Objects are represented in SnapCreator as a Configuration, something with specific properties like CIFS-Shares, an Archive-Volume or a Database.
Each Object has one or more Retentions, either represented as Versions or time to keep, those won't need to be unique, f.E. several DBs may share the same Retention for Database Backups or Archivelogs. That is represented quite well in the Policy Objects right now, especially that you can name them to your liking say "backup_30days" or "archive_2days", giving us the chance to let the Retention out of the Snapshotname and still be able to know how long a Snap should be kept on Filer-Level (not every "daily" backup is kept the same amount of days). Depending on which Tools you use that Retention-Policy also has the Mode or Action in SnapCrator-Terms attached.
The most tricky part in the end is the Schedule, I have no Environment I could use the current way the Policy Schedules are intended whatsoever. Backups are always organized around Customers, Environments or Objects, not around their Schedules.
You do have your specific Timeframes or points and repetitions that you can predefine, but they are neither Bound to any Object or Retention directly.

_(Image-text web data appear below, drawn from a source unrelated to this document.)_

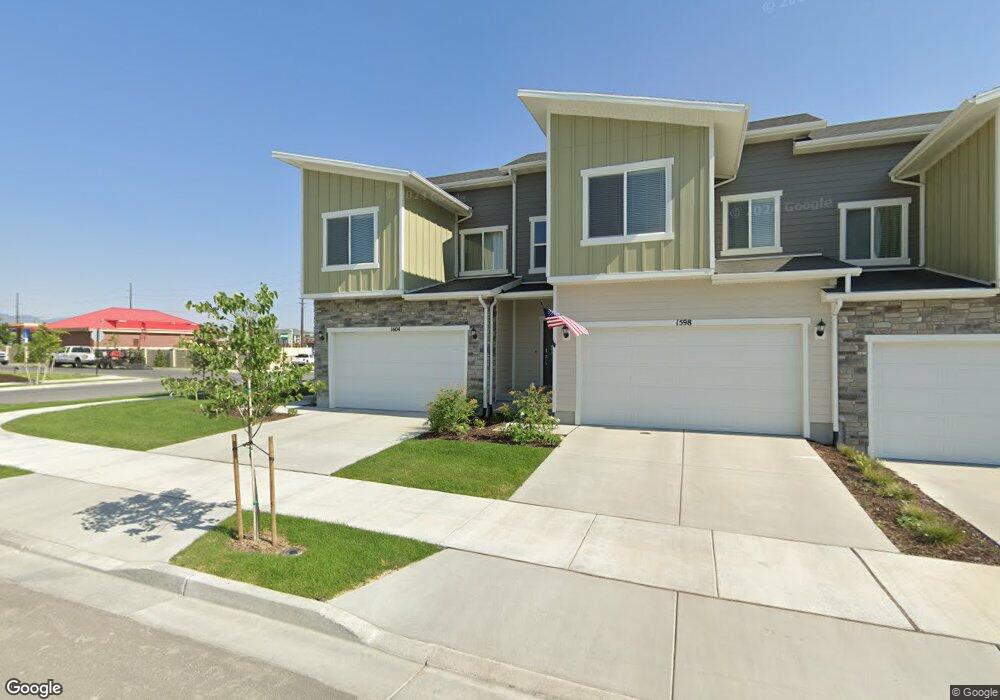 1604 W Sparta Way, South Jordan, UT 84095 - photo 1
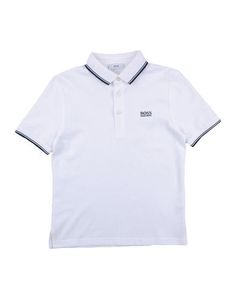 Поло Hugo Boss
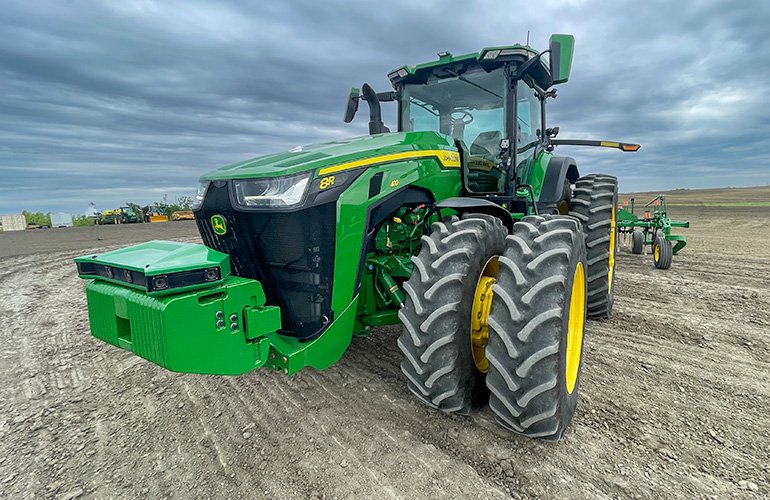 John Deere представляет JD: новый инструмент AI для фермеров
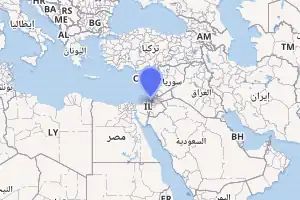 خريطة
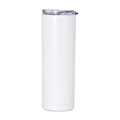 20 Oz Skinny Double Walled Vacuum Insulated Stainless Steel Tumbler Double Wall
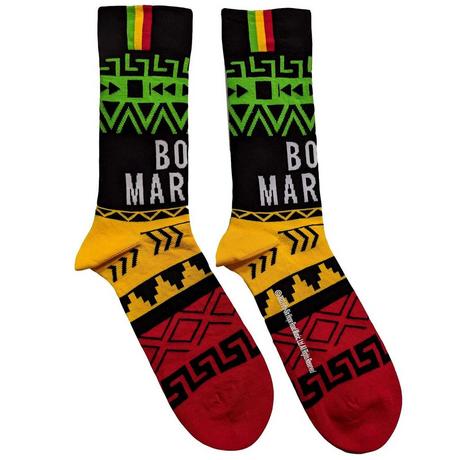 Bob Marley  Press Play Socken 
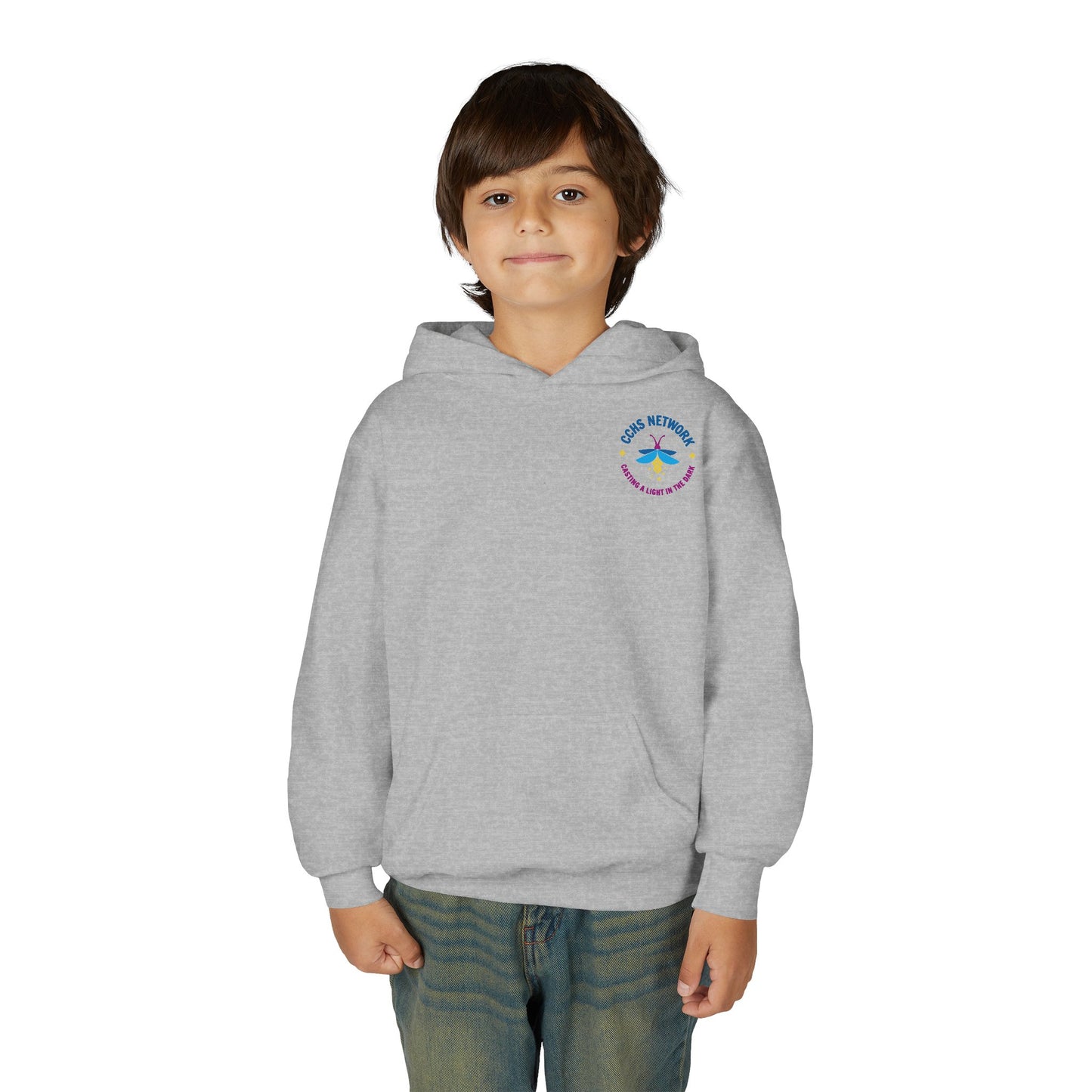Youth Hoodie — 12th CCHS Day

It is more that you will end up being able to consolidate your Retentions and Schedules but will have many individually planned Jobs for each of them combined with the Objects
Hope that explanation makes some sense to you
Maybe an example:
|DatabaseA||Vault_365days||monthly 1stSunday 20:00|
|DatabaseB||Vault_365days||monthly 1stSunday 20:00|
In this case I have 8 Configs, 5 different Retention-Policies and and 5 Schedule-Times.
This would result in 12 Sheduler entities that can be activated or deactivated as required (in contrast so the "eat everything or nothing" approach in the Policy-Schedules right now).
With Policy Objects I'd need at least 6 or even more Items to cover everything and wouldn't be able to f.E. disable Backup of DatabaseB for one night because of Maintenance.